*Provided records*

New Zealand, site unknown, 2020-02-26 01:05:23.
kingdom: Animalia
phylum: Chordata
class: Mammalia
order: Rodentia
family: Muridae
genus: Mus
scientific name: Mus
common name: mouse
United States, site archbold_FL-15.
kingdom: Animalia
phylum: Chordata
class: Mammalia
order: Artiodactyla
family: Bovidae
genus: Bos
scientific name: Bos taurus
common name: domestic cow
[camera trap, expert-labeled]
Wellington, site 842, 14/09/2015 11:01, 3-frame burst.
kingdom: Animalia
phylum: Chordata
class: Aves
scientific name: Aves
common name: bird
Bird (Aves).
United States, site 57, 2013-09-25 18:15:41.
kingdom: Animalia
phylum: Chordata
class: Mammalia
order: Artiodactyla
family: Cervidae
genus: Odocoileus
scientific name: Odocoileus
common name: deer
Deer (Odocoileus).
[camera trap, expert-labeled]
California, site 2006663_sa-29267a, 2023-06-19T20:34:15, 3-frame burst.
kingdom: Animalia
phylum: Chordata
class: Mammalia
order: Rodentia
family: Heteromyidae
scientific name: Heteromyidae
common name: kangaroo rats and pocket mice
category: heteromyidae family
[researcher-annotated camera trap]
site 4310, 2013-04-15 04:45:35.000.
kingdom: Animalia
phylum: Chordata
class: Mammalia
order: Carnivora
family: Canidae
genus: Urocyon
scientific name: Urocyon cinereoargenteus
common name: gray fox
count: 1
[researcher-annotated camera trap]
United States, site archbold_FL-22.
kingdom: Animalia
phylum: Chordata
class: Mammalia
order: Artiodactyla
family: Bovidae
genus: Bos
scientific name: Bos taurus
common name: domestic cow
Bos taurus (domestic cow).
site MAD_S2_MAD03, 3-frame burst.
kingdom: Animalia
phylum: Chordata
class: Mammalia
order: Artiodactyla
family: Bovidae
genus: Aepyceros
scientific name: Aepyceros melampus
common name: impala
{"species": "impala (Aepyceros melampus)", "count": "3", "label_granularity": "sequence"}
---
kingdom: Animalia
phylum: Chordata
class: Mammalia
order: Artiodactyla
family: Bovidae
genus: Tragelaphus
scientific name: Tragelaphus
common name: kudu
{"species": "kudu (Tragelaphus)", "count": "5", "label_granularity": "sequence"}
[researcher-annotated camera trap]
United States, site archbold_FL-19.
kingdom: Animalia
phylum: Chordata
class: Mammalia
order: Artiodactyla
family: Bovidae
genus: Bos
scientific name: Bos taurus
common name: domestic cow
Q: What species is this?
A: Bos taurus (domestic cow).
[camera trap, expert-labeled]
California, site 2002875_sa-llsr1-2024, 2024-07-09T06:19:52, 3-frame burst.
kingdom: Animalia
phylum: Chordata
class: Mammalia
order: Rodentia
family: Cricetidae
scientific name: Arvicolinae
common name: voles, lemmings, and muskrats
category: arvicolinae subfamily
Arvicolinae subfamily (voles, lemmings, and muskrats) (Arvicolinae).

*What the task requires*
Pull every line that holds the string "Aepyceros" out of the records.

*Response to the exercise*
genus: Aepyceros
scientific name: Aepyceros melampus
{"species": "impala (Aepyceros melampus)", "count": "3", "label_granularity": "sequence"}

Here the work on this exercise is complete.